[START]

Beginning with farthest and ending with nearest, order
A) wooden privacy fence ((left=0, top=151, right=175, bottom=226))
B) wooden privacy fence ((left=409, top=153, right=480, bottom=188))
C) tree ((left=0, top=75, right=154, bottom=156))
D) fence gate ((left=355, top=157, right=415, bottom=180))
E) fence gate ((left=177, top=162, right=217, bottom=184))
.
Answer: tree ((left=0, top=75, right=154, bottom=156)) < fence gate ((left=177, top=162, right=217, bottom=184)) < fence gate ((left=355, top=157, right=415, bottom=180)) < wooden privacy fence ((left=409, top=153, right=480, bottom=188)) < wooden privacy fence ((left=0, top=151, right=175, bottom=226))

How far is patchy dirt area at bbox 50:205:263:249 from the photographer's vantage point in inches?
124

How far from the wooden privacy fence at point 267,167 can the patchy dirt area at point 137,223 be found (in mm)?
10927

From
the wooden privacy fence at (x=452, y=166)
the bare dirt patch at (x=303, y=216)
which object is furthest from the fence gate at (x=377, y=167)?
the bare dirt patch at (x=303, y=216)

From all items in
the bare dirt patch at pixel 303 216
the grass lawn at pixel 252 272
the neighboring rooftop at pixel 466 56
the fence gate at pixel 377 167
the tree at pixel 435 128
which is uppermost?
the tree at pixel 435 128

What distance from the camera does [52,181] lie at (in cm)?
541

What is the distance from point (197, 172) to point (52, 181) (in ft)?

[END]

- **What is required**
Arrange the lines of the records as a numbered list, from the line containing "What distance from" through the end of the records, inclusive, leaving out blank lines.

- **Worked answer**
1. What distance from the camera does [52,181] lie at (in cm)?
2. 541
3. What is the distance from point (197, 172) to point (52, 181) (in ft)?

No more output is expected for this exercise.